--- start of Record list ---

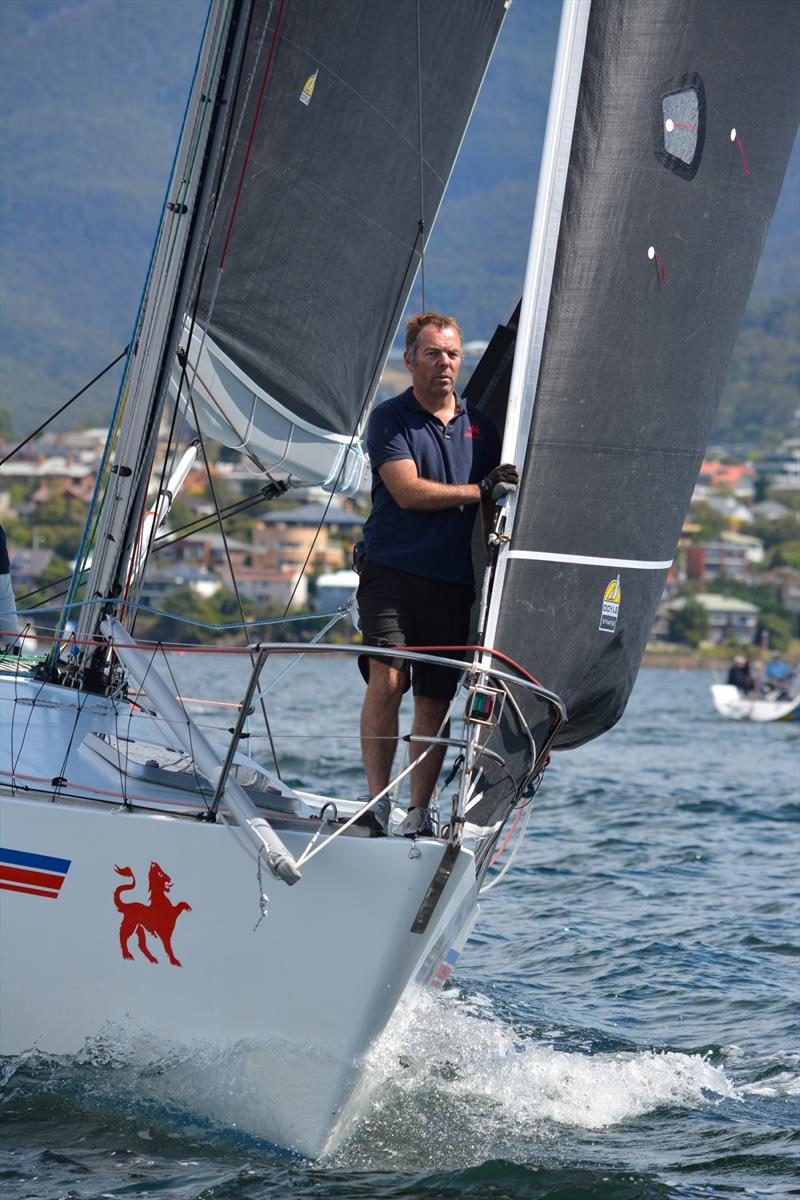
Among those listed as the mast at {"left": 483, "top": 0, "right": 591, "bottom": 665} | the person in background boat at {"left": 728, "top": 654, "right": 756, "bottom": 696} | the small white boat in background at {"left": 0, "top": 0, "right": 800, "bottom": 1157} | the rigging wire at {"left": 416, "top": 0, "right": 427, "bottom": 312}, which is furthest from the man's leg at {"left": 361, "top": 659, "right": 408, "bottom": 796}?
the person in background boat at {"left": 728, "top": 654, "right": 756, "bottom": 696}

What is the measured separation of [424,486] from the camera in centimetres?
388

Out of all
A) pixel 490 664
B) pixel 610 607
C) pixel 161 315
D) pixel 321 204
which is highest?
pixel 321 204

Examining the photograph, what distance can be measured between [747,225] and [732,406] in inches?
5860

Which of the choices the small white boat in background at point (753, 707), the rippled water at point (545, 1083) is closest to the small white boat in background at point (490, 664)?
the rippled water at point (545, 1083)

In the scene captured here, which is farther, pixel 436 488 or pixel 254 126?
pixel 254 126

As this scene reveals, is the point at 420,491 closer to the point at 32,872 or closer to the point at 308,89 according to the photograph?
the point at 32,872

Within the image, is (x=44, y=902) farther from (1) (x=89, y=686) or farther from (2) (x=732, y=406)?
(2) (x=732, y=406)

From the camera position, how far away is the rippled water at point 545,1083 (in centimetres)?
379

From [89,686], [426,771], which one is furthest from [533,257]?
[89,686]

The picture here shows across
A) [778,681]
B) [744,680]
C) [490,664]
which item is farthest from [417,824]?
[778,681]

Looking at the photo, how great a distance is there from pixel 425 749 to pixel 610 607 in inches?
24.2

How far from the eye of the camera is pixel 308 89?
559cm

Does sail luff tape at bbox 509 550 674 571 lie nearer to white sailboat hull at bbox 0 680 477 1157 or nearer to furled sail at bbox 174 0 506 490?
white sailboat hull at bbox 0 680 477 1157

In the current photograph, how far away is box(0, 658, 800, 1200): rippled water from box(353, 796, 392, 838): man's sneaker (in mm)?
400
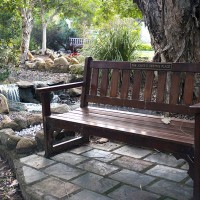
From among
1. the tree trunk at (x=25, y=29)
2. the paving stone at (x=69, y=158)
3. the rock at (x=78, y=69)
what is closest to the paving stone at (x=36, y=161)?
the paving stone at (x=69, y=158)

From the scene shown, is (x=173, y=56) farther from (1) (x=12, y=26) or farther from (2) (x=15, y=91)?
(1) (x=12, y=26)

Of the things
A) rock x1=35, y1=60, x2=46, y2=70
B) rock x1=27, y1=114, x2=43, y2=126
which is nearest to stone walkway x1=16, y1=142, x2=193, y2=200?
rock x1=27, y1=114, x2=43, y2=126

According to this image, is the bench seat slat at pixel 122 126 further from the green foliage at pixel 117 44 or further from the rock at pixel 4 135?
the green foliage at pixel 117 44

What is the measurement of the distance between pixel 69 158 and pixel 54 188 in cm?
73

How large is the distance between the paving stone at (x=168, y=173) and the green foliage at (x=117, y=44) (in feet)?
13.0

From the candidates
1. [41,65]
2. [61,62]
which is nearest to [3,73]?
[61,62]

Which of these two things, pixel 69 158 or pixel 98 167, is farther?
pixel 69 158

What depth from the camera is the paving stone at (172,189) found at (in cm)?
275

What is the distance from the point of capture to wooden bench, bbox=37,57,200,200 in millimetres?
2535

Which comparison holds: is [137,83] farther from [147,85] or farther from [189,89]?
[189,89]

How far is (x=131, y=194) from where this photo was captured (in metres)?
2.78

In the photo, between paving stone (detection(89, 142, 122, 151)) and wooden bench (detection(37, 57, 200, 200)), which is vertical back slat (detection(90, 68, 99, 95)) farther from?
paving stone (detection(89, 142, 122, 151))

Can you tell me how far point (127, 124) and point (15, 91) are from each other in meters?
5.21

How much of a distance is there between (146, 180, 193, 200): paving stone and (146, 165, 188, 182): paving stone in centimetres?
11
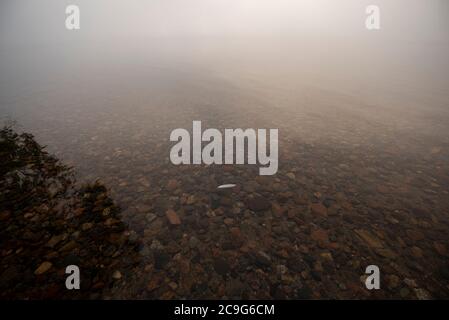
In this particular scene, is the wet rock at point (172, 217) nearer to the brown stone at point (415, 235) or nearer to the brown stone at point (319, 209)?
the brown stone at point (319, 209)

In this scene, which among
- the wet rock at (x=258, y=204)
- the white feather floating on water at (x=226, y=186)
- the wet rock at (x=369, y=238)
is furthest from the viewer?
the white feather floating on water at (x=226, y=186)

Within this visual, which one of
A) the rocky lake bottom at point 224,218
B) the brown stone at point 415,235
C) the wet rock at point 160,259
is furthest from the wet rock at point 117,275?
the brown stone at point 415,235

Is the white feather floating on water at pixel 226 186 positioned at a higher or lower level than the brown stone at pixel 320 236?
higher

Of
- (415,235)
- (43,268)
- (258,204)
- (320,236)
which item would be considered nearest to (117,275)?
(43,268)

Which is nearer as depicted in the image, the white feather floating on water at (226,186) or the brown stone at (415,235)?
the brown stone at (415,235)

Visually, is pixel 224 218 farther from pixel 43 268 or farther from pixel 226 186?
pixel 43 268

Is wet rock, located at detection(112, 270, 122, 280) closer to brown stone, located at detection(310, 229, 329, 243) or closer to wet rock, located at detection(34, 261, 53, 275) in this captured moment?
wet rock, located at detection(34, 261, 53, 275)

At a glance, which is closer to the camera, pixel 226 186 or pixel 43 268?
pixel 43 268

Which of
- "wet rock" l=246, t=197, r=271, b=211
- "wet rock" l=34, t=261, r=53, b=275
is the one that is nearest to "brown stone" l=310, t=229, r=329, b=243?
"wet rock" l=246, t=197, r=271, b=211

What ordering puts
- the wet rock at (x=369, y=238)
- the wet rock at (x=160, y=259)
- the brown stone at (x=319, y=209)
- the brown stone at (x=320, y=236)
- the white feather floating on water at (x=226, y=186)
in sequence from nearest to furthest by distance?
the wet rock at (x=160, y=259) → the wet rock at (x=369, y=238) → the brown stone at (x=320, y=236) → the brown stone at (x=319, y=209) → the white feather floating on water at (x=226, y=186)

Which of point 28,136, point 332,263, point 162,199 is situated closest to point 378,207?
point 332,263
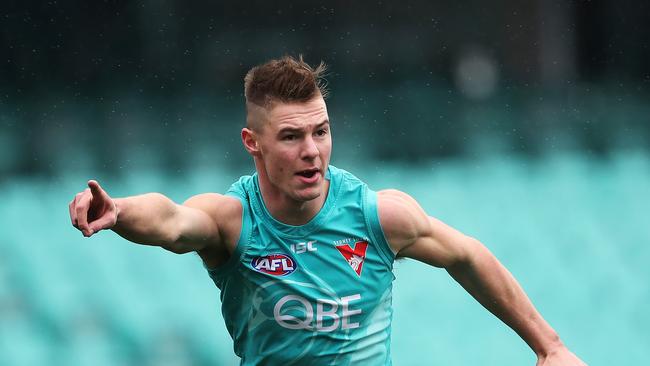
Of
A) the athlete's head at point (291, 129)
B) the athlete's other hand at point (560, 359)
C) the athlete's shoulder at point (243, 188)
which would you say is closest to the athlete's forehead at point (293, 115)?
the athlete's head at point (291, 129)

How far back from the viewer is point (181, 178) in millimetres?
9797

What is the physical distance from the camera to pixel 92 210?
390cm

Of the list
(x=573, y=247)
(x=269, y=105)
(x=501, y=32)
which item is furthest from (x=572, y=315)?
(x=269, y=105)

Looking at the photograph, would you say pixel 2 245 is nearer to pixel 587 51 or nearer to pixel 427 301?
pixel 427 301

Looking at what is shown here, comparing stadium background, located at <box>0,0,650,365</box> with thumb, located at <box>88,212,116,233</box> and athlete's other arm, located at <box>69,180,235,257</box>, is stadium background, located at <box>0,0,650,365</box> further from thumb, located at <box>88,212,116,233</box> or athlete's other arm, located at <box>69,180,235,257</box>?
thumb, located at <box>88,212,116,233</box>

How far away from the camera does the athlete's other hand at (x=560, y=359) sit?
499 cm

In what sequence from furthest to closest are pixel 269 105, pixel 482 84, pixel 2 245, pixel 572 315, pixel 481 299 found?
pixel 482 84 < pixel 572 315 < pixel 2 245 < pixel 481 299 < pixel 269 105

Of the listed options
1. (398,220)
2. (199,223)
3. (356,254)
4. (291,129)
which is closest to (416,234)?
(398,220)

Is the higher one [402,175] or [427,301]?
[402,175]

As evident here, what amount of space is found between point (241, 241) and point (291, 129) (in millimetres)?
515

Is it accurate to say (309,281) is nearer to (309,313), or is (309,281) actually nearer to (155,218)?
(309,313)

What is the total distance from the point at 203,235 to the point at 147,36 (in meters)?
6.53

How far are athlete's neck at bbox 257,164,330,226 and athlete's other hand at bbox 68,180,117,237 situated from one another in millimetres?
950

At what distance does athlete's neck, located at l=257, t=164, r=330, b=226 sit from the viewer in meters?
4.75
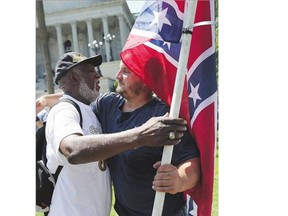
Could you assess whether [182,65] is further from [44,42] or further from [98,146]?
[44,42]

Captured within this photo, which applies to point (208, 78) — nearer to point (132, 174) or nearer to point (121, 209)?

--- end of Record list ---

**Instructions for the task**
Quote verbatim the part of the lines that opens with the line containing "In what sequence" and closes with the line containing "pixel 482 84 <", both included.

**Correct answer**
In what sequence from furthest to closest are pixel 269 105, pixel 482 84, pixel 2 245, pixel 572 315, pixel 481 299 found?
pixel 482 84 < pixel 572 315 < pixel 2 245 < pixel 481 299 < pixel 269 105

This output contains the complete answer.